RECORDS SHOWN –
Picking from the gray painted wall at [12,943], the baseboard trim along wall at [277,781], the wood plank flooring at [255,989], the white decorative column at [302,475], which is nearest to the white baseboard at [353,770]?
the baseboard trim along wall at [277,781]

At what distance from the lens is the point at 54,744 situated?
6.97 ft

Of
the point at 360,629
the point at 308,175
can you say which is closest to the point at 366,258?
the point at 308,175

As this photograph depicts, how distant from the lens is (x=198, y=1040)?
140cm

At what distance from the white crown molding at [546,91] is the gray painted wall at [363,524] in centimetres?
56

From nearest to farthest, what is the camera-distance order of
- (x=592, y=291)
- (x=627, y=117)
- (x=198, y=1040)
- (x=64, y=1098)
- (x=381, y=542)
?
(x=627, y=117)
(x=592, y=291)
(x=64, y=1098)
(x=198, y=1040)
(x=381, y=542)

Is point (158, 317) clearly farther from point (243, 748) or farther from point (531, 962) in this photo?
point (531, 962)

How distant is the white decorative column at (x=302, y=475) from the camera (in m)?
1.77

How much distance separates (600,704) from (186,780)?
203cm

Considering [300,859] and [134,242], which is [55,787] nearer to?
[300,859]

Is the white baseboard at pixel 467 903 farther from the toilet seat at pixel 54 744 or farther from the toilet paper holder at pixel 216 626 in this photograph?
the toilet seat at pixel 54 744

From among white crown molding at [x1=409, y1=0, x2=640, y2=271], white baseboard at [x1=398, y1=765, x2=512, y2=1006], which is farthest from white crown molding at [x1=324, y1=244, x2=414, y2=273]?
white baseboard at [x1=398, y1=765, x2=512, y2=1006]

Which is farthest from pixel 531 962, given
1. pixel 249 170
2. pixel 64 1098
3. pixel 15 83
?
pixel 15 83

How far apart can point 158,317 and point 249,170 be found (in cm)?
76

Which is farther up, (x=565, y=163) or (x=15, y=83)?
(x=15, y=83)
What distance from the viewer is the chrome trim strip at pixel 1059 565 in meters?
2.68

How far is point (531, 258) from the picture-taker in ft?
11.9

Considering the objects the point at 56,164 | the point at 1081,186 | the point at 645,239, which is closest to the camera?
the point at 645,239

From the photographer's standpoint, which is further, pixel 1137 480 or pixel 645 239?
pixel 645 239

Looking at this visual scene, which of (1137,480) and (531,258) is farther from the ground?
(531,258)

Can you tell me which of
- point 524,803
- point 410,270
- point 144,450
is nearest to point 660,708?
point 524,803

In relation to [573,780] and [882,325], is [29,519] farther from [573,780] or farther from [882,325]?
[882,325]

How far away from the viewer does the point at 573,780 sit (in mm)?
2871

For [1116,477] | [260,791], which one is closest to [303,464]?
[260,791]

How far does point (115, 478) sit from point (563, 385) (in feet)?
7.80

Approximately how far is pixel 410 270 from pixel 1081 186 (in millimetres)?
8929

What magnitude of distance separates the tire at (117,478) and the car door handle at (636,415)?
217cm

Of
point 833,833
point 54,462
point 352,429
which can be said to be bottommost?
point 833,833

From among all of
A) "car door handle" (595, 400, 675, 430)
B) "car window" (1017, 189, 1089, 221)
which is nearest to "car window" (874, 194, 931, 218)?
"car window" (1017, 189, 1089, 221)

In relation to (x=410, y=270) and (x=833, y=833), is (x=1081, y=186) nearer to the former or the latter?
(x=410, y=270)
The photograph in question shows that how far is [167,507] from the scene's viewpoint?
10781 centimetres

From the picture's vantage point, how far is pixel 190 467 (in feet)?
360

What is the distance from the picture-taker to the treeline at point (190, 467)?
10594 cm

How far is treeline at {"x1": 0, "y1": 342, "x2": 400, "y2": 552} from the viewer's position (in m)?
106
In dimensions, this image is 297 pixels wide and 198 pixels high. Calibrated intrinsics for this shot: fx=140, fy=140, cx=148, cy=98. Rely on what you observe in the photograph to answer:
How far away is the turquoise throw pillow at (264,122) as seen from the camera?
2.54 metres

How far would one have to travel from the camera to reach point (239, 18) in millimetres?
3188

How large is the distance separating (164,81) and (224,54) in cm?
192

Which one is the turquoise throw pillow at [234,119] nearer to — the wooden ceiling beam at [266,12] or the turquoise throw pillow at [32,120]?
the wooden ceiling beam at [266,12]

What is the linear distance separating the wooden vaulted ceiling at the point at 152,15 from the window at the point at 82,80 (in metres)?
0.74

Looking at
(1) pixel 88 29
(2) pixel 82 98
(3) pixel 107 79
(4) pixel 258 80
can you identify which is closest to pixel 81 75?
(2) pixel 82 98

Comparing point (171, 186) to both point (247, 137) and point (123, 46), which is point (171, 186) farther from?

EXERCISE AIM – Write out the listing above again, changing every "wooden vaulted ceiling" to "wooden sloped ceiling" and leaving the rest untouched.

SOLUTION FOR THIS TASK –
Picking from the gray painted wall at [12,943], the baseboard trim along wall at [277,781], the wood plank flooring at [255,989], the white decorative column at [302,475], which is nearest to the white baseboard at [353,770]?
the baseboard trim along wall at [277,781]

At what distance from the lens is the point at 54,744 situated?
6.97 ft

Of
the point at 360,629
the point at 308,175
can you say which is closest to the point at 366,258?
the point at 308,175

As this photograph depicts, how distant from the lens is (x=198, y=1040)?
140cm

At what distance from the white crown molding at [546,91] is the gray painted wall at [363,524] in centimetres?
56

From nearest to farthest, what is the camera-distance order of
- (x=592, y=291)
- (x=627, y=117)
- (x=198, y=1040)
- (x=64, y=1098)
- (x=381, y=542)
?
(x=627, y=117)
(x=592, y=291)
(x=64, y=1098)
(x=198, y=1040)
(x=381, y=542)

Is point (158, 317) clearly farther from point (243, 748) or farther from point (531, 962) in this photo?
point (531, 962)

How distant is the white decorative column at (x=302, y=475) from the camera (in m)?
1.77

How much distance separates (600,704) from (186,780)?
203cm

Considering [300,859] and [134,242], which is [55,787] nearer to?
[300,859]

Is the white baseboard at pixel 467 903 farther from the toilet seat at pixel 54 744 or farther from the toilet paper holder at pixel 216 626 in this photograph?
the toilet seat at pixel 54 744

From among white crown molding at [x1=409, y1=0, x2=640, y2=271], white baseboard at [x1=398, y1=765, x2=512, y2=1006], which is farthest from white crown molding at [x1=324, y1=244, x2=414, y2=273]?
white baseboard at [x1=398, y1=765, x2=512, y2=1006]

Which is farthest from pixel 531 962, given
1. pixel 249 170
2. pixel 64 1098
3. pixel 15 83
?
pixel 15 83

How far apart can point 158,317 and point 249,170 be found (in cm)?
76

Which is farther up, (x=565, y=163) or (x=15, y=83)?
(x=15, y=83)
What distance from the viewer is the chrome trim strip at pixel 1059 565 in meters?
2.68

How far is point (531, 258) from the picture-taker in ft?
11.9

Considering the objects the point at 56,164 | the point at 1081,186 | the point at 645,239, which is closest to the camera?
the point at 645,239

From the photographer's standpoint, which is further, pixel 1137 480 or pixel 645 239?
pixel 645 239

Looking at this visual scene, which of (1137,480) and (531,258) is farther from the ground?
(531,258)

Can you tell me which of
- point 524,803
- point 410,270
- point 144,450
is nearest to point 660,708?
point 524,803

In relation to [573,780] and [882,325], is [29,519] farther from [573,780] or farther from [882,325]?
[882,325]

How far away from the viewer does the point at 573,780 sit (in mm)?
2871

For [1116,477] | [260,791], which one is closest to [303,464]?
[260,791]

How far does point (115, 478) sit from point (563, 385) (in feet)?
7.80

Approximately how far is pixel 410 270 from pixel 1081 186 (in millimetres)?
8929

What magnitude of distance separates the tire at (117,478) and the car door handle at (636,415)?
217cm

Of
point 833,833
point 54,462
point 352,429
which can be said to be bottommost?
point 833,833

From among all of
A) "car door handle" (595, 400, 675, 430)
B) "car window" (1017, 189, 1089, 221)
which is nearest to "car window" (874, 194, 931, 218)?
"car window" (1017, 189, 1089, 221)

In relation to (x=410, y=270) and (x=833, y=833), is (x=1081, y=186) nearer to the former or the latter?
(x=410, y=270)
The photograph in question shows that how far is [167,507] from the scene's viewpoint?
10781 centimetres

From the picture's vantage point, how far is pixel 190 467 (in feet)?
360

What is the distance from the picture-taker to the treeline at point (190, 467)?
10594 cm

How far is treeline at {"x1": 0, "y1": 342, "x2": 400, "y2": 552} from the viewer's position (in m)?
106
In dimensions, this image is 297 pixels wide and 198 pixels high. Calibrated intrinsics for this shot: fx=140, fy=140, cx=148, cy=98. Rely on what you observe in the photograph to answer:
How far away is the turquoise throw pillow at (264,122) as seen from the camera?
2.54 metres

How far would one have to travel from the camera to reach point (239, 18) in millimetres?
3188

How large is the distance separating (164,81) and (224,54) in cm?
192

Which one is the turquoise throw pillow at [234,119] nearer to — the wooden ceiling beam at [266,12] or the turquoise throw pillow at [32,120]?
the wooden ceiling beam at [266,12]

What is the linear distance separating the wooden sloped ceiling at the point at 152,15 from the window at the point at 82,80 (in metres)?
0.74

Looking at
(1) pixel 88 29
(2) pixel 82 98
(3) pixel 107 79
(4) pixel 258 80
can you identify which is closest to pixel 81 75?
(2) pixel 82 98

Comparing point (171, 186) to both point (247, 137) and point (123, 46), which is point (171, 186) farther from?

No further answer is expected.